— Selected excerpt —
□ □ □ □

Reviewing how our web strategy matches our communications strategy has provided some interesting insights into how we can use the web more effectively. The use of the web needs to address the key requirements raised by the four components of the overall communications strategy.
In the first element the quality of research can be measured by the use of a number of web based tools, for citations, comments and uptake. The Quality of the communications may be split into two components; the quality of the product (content, style, format), and the quality of the promotion (process).
The web provides many opportunities for the storage of content, not just physically on the website, but increasingly on repositories elsewhere. Videos are stored on YouTube, presentations on SlideShare and photos on Flickr. These don’t just serve as places to store materials, but are places where people search for materials and so promote as well as providing access to content.
The stakeholders are looking for information on the web in different ways. Potential contacts can be identified on the web for individual campaigns; they have their own communities of practice online. They can be reached through our existing site, by email, but increasingly through social networks.
The fourth component of the strategy is focused on how to reach the stakeholders, not only through IFPRI’s own efforts directly, but also through intermediaries, be they the media, the growing band of infomediary organizations or through individual champions or thought leaders.
The Web presence
To build a web presence to fulfill these requirements we need to look at the roles we need to play. These seem to fall into seven categories:Building the capacity of staff to use and publish on the web; Setting up systems to capture content; Publishing this information on web platforms; using social media to publish and promote to different audiences; indexing our materials so that they can be presented in context and easily found; disseminating content through feeds and email and promoting our products through inclusion in other sites, directories and infomediaries.
The web platforms include the Website, Portals, Blogs and Group spaces. We build these services on the same platforms ensuring possible integration of content and ease of maintenance. The portals address very specialized audiences and so vary considerably in their functionality. They are usually a hybrid between an online service and an e-publication. With such a diversity there are new challenges for featuring content across platforms, integration and cross searching.
In addition to normal marketing activities we have used a number of more automated methods of promotion, such as indexing in Google using sitemap, blogsearch, google scholar and OAISTER through the production of OAI files. Registration in infomediary directories and sites is another route being developed in line with the communications strategy.

□ □ □ □

— Records provided —
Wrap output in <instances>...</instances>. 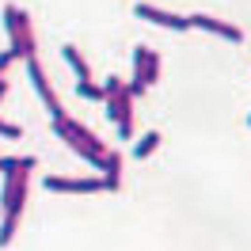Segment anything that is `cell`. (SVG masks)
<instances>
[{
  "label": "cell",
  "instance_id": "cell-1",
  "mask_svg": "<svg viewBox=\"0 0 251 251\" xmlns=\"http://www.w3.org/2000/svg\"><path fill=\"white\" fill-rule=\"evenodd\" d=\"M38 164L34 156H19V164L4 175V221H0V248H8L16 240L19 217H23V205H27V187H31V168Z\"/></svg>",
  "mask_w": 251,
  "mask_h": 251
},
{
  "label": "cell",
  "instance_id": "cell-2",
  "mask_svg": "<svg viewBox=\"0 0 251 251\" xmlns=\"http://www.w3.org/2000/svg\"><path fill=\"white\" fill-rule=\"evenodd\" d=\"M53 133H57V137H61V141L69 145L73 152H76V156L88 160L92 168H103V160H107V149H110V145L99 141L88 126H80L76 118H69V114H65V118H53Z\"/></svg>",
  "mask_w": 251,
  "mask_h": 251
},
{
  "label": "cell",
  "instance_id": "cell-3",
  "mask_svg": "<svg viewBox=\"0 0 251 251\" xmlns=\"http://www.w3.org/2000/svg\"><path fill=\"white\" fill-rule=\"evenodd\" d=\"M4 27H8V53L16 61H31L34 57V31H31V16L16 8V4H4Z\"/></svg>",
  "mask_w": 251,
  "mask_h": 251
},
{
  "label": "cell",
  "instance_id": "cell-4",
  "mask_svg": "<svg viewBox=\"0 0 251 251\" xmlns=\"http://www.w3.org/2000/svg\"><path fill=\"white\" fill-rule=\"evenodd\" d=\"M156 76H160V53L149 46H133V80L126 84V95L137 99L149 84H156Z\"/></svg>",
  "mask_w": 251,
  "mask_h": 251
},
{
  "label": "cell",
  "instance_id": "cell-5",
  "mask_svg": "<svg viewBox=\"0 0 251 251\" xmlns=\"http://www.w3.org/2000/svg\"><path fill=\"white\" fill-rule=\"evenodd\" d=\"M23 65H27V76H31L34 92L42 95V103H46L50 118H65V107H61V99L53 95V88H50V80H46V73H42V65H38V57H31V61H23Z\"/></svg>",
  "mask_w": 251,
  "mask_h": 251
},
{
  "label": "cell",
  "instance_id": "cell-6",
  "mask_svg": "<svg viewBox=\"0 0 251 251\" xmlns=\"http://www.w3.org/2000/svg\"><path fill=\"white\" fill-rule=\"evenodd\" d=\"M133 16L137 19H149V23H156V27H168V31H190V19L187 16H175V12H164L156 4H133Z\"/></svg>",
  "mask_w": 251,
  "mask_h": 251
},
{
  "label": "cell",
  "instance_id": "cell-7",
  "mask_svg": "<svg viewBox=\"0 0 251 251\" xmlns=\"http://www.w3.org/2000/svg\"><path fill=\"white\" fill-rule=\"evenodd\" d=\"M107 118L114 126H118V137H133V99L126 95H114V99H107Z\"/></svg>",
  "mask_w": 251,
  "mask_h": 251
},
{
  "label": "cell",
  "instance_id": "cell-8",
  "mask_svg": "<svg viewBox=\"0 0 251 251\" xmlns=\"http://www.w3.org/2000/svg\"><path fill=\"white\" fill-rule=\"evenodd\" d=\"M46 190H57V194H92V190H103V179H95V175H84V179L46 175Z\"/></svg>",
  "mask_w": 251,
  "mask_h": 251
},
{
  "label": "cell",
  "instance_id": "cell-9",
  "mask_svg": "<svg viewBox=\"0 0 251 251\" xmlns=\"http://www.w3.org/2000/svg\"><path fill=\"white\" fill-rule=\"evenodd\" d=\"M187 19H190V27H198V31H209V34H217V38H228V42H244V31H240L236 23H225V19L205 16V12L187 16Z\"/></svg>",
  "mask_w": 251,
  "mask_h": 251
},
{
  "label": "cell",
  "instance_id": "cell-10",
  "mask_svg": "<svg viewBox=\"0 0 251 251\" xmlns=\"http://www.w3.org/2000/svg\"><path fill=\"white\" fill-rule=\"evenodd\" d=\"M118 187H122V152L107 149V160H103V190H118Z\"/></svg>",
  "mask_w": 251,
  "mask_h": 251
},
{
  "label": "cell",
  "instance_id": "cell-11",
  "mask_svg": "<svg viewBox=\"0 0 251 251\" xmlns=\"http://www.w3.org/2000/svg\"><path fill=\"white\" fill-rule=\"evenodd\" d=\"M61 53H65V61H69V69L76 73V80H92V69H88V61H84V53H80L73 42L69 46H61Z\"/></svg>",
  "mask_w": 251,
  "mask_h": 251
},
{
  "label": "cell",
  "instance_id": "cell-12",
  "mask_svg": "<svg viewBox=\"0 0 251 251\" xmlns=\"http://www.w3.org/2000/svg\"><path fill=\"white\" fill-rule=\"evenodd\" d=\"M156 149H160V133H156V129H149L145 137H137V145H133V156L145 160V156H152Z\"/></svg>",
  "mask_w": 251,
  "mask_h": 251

□ □ □ □

— Tasks —
(1) Write out the web strategy passage from "The web platforms" to "and cross searching.".
(2) In the web strategy passage, where are presentations stored?
The rows come from a separate source.

— Solutions in order —
(1)
The web platforms include the Website, Portals, Blogs and Group spaces. We build these services on the same platforms ensuring possible integration of content and ease of maintenance. The portals address very specialized audiences and so vary considerably in their functionality. They are usually a hybrid between an online service and an e-publication. With such a diversity there are new challenges for featuring content across platforms, integration and cross searching.

(2) On SlideShare.